デジタルマーケティングテクノロジーの進化により、生活者の態度変容のタイミングや行動データを容易に取得できるようになり、ペルソナやカスタマージャーニーといった分析やシナリオ設計の手法が見直されるとともに、トリガーを起点としたマーケティングを効果的・効率的に実践するためのマーケティングオートメーション(MA)などのソリューションが普及してきました。eメールは媒体費が掛からないことから、MA上のシナリオ設計に応じたトリガーメールも普及してきましたが、オプトインユーザー比率や開封率を掛け合わせると数パーセントの顧客にしかリーチできません。自社でもMAソリューションを提供していたドイツポストDHLでは早期にこの課題に着目し、トリガーメールと組み合わせる紙のDMソリューションを開発しました。

なぜ「ダイアログ」なのか

顧客の直接的な反応(申し込み・購入など)を促すための販促・マーケティング手法である「ダイレクトマーケティング」はドイツでは「ダイアログマーケティング(Dialog marketing)」と呼ばれています。英単語のdialogの意味から「対話型マーケテイング」という和訳が当てはまるかと思いますが、まさに顧客との対話を重要視・実現することで成果を上げるマーケティング手法です。

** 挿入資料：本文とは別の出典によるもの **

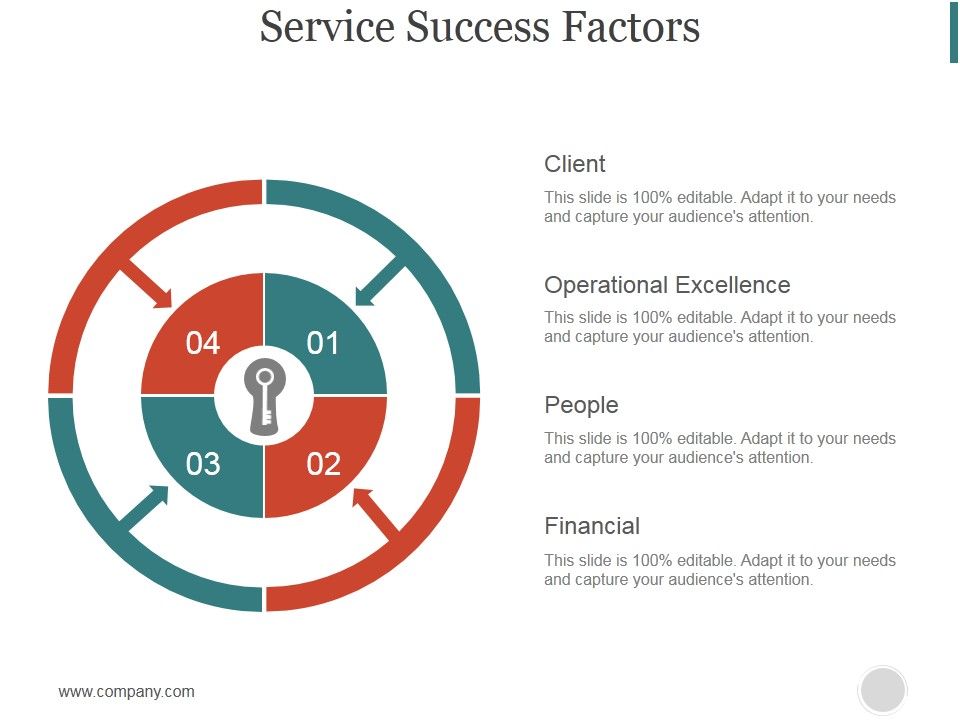 Service Success Factors

04
01
03
02

Client
This slide is 100% editable. Adapt it to your needs and capture your audience's attention.

Operational Excellence
This slide is 100% editable. Adapt it to your needs and capture your audience's attention.

People
This slide is 100% editable. Adapt it to your needs and capture your audience's attention.

Financial
This slide is 100% editable. Adapt it to your needs and capture your audience's attention.

www.company.com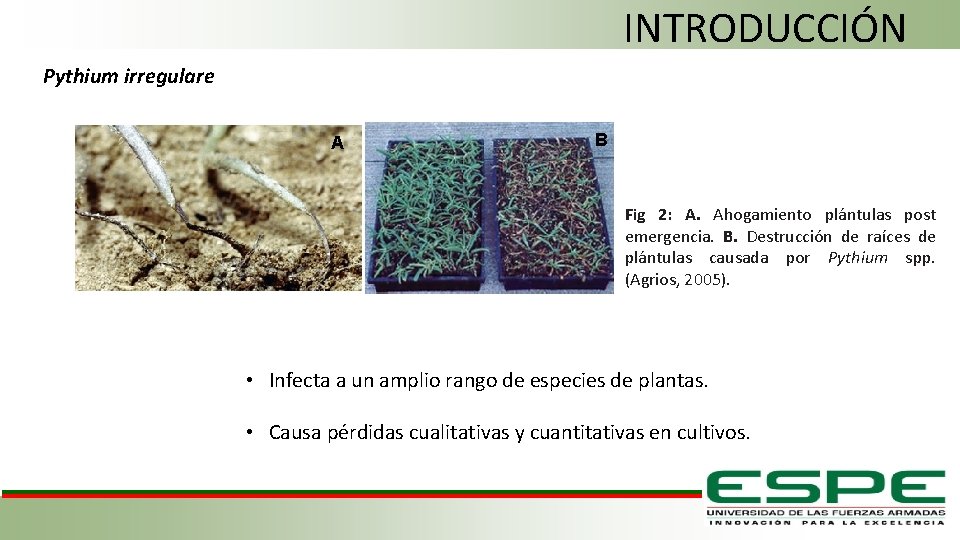 INTRODUCCIÓN

Pythium irregulare

A

B

Fig 2: A. Ahogamiento plántulas post emergencia. B. Destrucción de raíces de plántulas causada por Pythium spp. (Agrios, 2005).

• Infecta a un amplio rango de especies de plantas.

• Causa pérdidas cualitativas y cuantitativas en cultivos.

ESPE
UNIVERSIDAD DE LAS FUERZAS ARMADAS
INNOVACIÓN PARA LA EXCELENCIA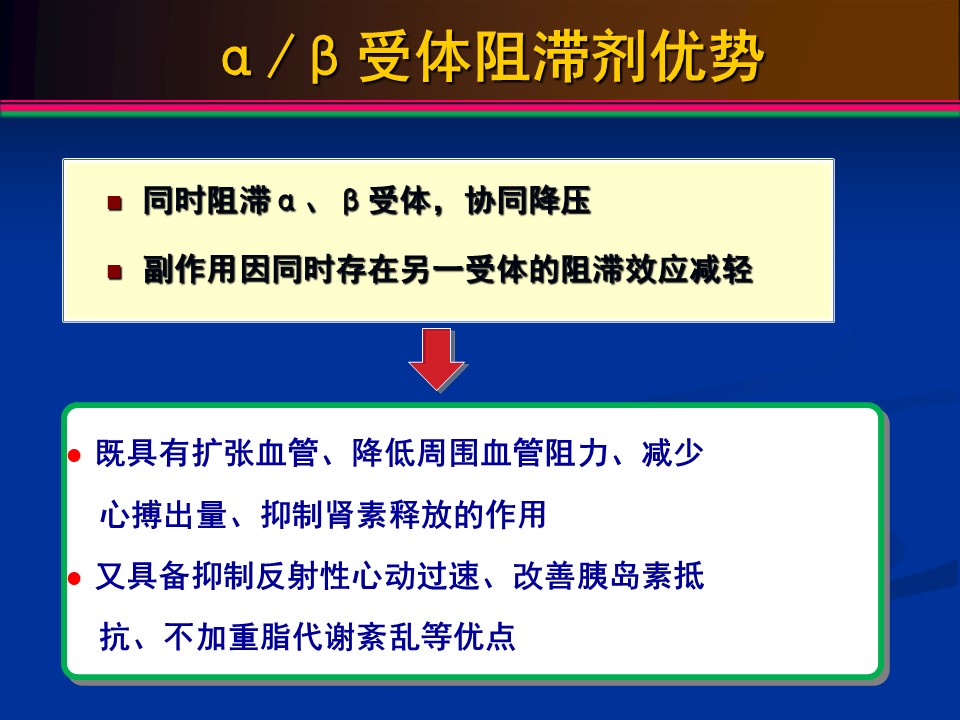 α／β 受体阻滞剂优势

■ 同时阻滞α、β受体，协同降压

■ 副作用因同时存在另一受体的阻滞效应减轻

● 既具有扩张血管、降低周围血管阻力、减少心搏出量、抑制肾素释放的作用

● 又具备抑制反射性心动过速、改善胰岛素抵抗、不加重脂代谢紊乱等优点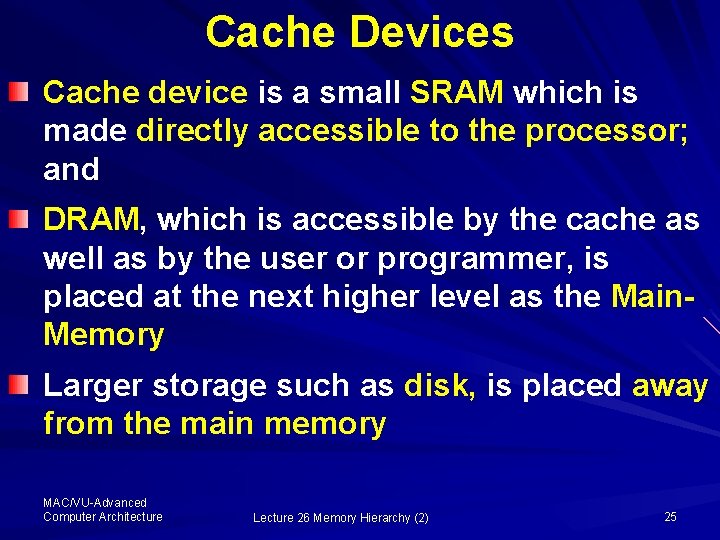 Cache Devices

Cache device is a small SRAM which is made directly accessible to the processor; and

DRAM, which is accessible by the cache as well as by the user or programmer, is placed at the next higher level as the Main-Memory

Larger storage such as disk, is placed away from the main memory

MAC/VU-Advanced Computer Architecture

Lecture 26 Memory Hierarchy (2)

25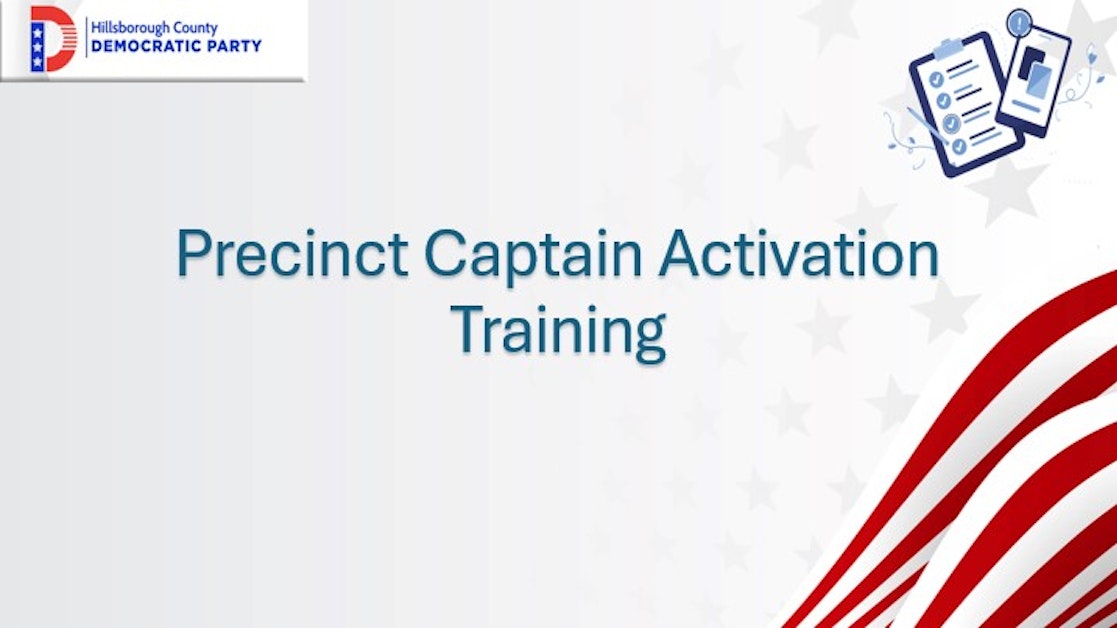 Hillsborough County
DEMOCRATIC PARTY

Precinct Captain Activation Training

ドイツポストDHLには、法人向けサービスとしてダイアログマーケティング部門が運営しているダイレクトメール(DM)事業があります。DMは伝統的なダイレクトマーケティング施策の一つであり、郵便物の配達を担うドイツポストDHLの主要事業とも相性が良いため、ダイレクトマーケティング、ドイツでは「ダイアログマーケティング」の象徴として位置付けられています。

TRIGGER DIALOGは、
生活者が自ら起こすアクション=企業にとってはアプローチのきっかけとなるトリガーベースの、ダイアログマーケティング≒DMソリューションを体現した名称なのです。